When I care for my health, I am better in every role I hold. Daughter of God, Wife, Mother, leader, friend, and Aunt. I think more clearly, lead with more strength, and love with more capacity. I have also learned that taking care of myself is not selfish. It is preparation. For the long days, the hard conversations, the unexpected news, and the people who need me.

This picture was taken at the height of my unwellness. I knew something had to change, but I didn’t know where to begin. So I started with what I could do—research. I read blogs like this one, drawn in by the stories of others who had been where I was. Their honesty and progress gave me the push I needed to begin my own.
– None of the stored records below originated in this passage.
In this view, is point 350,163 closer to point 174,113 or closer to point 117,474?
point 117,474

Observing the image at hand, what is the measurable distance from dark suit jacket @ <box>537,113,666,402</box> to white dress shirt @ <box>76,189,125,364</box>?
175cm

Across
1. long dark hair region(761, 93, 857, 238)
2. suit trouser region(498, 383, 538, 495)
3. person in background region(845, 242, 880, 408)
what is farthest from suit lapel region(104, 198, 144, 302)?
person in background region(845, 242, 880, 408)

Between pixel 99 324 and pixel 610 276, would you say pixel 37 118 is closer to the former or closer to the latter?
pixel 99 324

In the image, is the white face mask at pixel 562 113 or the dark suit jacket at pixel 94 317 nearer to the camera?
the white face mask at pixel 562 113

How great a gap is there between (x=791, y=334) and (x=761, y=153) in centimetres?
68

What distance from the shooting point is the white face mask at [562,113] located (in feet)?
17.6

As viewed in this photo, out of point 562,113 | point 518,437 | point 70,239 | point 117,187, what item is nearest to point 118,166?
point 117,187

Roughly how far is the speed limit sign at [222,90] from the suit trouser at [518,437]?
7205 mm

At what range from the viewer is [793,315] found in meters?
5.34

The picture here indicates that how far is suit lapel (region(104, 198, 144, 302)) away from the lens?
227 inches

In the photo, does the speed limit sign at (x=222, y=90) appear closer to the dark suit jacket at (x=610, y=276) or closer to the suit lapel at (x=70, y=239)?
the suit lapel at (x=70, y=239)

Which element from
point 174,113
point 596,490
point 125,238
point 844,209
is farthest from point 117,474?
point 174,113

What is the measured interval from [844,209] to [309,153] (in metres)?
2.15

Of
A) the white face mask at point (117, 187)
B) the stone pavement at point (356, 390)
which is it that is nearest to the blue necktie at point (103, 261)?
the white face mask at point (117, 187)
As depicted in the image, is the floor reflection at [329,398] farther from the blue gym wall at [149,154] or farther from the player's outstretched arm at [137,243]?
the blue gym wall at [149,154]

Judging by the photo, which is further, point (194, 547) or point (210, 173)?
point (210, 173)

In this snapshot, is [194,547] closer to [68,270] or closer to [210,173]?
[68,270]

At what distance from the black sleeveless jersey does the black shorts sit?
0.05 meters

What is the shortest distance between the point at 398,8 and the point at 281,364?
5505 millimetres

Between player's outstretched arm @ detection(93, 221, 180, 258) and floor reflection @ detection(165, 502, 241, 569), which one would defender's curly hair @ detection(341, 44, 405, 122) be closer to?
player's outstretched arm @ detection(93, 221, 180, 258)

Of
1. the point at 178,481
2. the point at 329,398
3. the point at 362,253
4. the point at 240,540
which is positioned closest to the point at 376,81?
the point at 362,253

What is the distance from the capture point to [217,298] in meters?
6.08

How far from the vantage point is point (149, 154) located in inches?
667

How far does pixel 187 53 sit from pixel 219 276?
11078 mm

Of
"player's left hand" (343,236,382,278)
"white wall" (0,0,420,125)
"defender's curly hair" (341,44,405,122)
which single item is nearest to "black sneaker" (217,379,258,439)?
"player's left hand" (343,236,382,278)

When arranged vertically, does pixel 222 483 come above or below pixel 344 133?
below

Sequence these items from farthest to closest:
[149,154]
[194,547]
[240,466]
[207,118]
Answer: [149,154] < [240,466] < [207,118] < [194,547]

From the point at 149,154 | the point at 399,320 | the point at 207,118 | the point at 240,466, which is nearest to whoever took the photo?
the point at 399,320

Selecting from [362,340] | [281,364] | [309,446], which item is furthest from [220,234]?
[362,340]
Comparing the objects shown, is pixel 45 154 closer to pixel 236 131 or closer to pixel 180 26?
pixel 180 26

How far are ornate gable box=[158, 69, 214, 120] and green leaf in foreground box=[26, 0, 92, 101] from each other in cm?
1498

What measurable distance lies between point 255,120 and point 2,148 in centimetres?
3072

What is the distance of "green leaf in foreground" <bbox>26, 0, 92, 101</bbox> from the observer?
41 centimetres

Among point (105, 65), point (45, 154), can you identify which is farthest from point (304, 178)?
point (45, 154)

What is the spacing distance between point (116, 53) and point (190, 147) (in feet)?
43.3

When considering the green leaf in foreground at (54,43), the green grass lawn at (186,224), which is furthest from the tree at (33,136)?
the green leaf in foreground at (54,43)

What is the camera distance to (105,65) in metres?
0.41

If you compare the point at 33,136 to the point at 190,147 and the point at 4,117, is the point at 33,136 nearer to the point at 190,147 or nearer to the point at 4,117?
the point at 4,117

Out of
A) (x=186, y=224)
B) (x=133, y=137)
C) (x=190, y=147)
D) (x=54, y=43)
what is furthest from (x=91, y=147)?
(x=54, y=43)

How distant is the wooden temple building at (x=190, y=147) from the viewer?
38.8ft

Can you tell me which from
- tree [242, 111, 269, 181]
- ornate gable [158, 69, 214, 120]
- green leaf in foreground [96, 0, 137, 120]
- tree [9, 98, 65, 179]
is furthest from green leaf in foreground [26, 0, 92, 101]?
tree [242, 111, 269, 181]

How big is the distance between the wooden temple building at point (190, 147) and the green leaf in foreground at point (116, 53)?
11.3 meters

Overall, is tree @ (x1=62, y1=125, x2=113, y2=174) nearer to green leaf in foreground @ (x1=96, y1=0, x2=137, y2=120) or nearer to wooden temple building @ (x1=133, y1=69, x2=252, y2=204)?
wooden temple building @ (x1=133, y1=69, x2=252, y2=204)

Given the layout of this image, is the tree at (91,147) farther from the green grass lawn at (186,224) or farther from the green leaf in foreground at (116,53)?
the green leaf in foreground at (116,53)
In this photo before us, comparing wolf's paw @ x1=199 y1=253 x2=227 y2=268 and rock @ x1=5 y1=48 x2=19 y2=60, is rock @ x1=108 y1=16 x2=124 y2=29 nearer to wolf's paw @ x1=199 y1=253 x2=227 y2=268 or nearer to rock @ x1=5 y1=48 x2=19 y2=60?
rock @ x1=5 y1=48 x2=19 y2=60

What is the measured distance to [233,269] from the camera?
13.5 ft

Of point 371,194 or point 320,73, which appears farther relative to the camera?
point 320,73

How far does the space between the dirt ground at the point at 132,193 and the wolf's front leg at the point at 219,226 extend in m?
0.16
“Whatever you do, work at it with all your heart, as working for the Lord, not for human masters.”
Colossians 3:23
Health is about building a future. I am not interested in quick fixes. I am interested in longevity, in strength, in peace. And if I have to be the one to break the generational cycle, I will. That is why my journey took five years, and if I was able to do it, anyone can choose a similar path for themselves.
When you are not healthy, you really only have one problem because without your health, everything else takes a back seat. But when you are healthy, you have a hundred problems and the strength to face them all. That is a gift. Embrace it, protect it, and do not take it for granted.
This chapter of life is about ownership. It is about grit, grace, and refusing to settle. One workout, one habit, one prayer at a time.

Dedicated to the Ones Who Came Before Me
If they had known better, I believe with all my heart they would have chosen differentlyand they would still be here with us today.
This post is lovingly dedicated to the family members whose lives shaped my own my father, Bruce Underwood, and my grandparents Dudley and Elaine Underwood, and Frank and Joyce Abbey. To my Aunt Susan Brewer, Uncle Frank Abbey Junior, and Aunt Shawna Abbey. To my father-in-law, Adolfo Hernandez, and my brother-in-law, Daniel Hernandez. Each of you, in your own way, left a mark on this world and on my heart. Though your time here was shorter than it should have been, your stories, your laughter, and your presence live on in me. This journey toward health and longevity is one I walk with your memory close. I carry the lessons, the legacy, and the love forward—one day, one choice, one step at a time.